C’est décembre et il fait nuit à 16 h. Je marche dans les rues de mon quartier. Les décorations scintillent. Y en a-t-il plus cette année ? Je crois : l’automne fut si triste et brutal, les guirlandes lumineuses sont un geste de résistance individuelle qui donne du pep à la maisonnée, à la rue, au voisinage. Les gens se sont forcés cette année. Des érables sont emmaillotés de lumières, les figures gonflables côtoient les balcons illuminés. C’est un joyeux pied de nez à la morosité.

Les gens se forcent vraiment. Ils ont sorti leur empathie. Klaxonnent, touchés et solidaires, devant les grévistes. Vendredi, François Legault a appelé ces derniers à rentrer au travail, « pour nos enfants ». Elles, ces professionnelles de l’éducation, qui se désâment quotidiennement.

Ce qui, à longueur d’année, est dommageable pour les enfants, c’est plutôt la charge dont on accable le secteur public, la saignée des meilleurs éléments vers le privé, profs comme élèves. C’est le délabrement banalisé de l’école depuis 25 ans, qui est aujourd’hui l’ombre de ce qu’elle devait être, c’est-à-dire un vecteur d’égalité dans notre société. Le système est tout croche, et c’est le personnel des écoles qui fait office de broche. Il lui donne temps, âme et sens.

Donc, il fait noir, les lumières de Noël clignotent.

Sans illusions, mais avec élan, solidarité, nous donnerons du mieux qu’on pourra à la Guignolée, jeudi. Déjà, dans le quartier, les guignoleux sont passés. On se fendra d’un 20 $ de plus si on en a de lousses, en sachant que cette année, des travailleuses qui se décarcassent pour « nos enfants » y auront recours⁠1.

Ça me gruge. Nous habitons une société riche, en paix. Comment se fait-il que nous n’y arrivions pas ? Je ne parle pas que d’argent, mais surtout de sens.

▸ **Activité 1**:
D'après le texte sur les lumières de Noël, à quelle heure fait-il nuit en décembre ?
▸ **Activité 2**:
Reproduisez fidèlement le passage du texte sur les lumières de Noël qui commence par « Ce qui, à longueur » et se poursuit jusqu'à « de Noël clignotent. ».

▸ **Enregistrements extraits**:
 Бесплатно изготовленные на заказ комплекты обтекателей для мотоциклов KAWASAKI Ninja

...

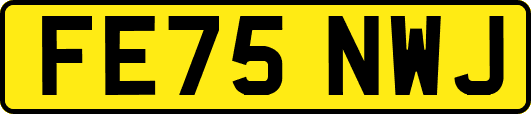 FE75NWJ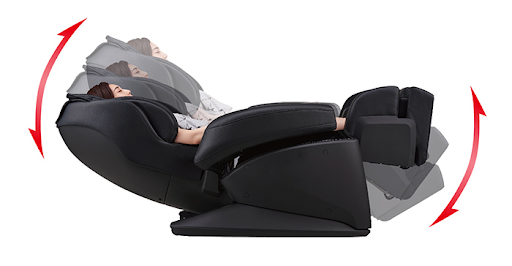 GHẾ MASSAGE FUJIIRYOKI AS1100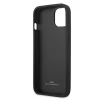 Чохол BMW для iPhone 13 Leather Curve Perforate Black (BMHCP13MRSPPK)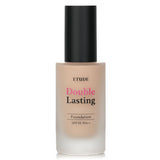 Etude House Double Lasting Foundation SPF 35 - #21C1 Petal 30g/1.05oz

▸ **Réponse attendue 1**:
À 16 h.

▸ **Réponse attendue 2**:
Ce qui, à longueur d’année, est dommageable pour les enfants, c’est plutôt la charge dont on accable le secteur public, la saignée des meilleurs éléments vers le privé, profs comme élèves. C’est le délabrement banalisé de l’école depuis 25 ans, qui est aujourd’hui l’ombre de ce qu’elle devait être, c’est-à-dire un vecteur d’égalité dans notre société. Le système est tout croche, et c’est le personnel des écoles qui fait office de broche. Il lui donne temps, âme et sens.

Donc, il fait noir, les lumières de Noël clignotent.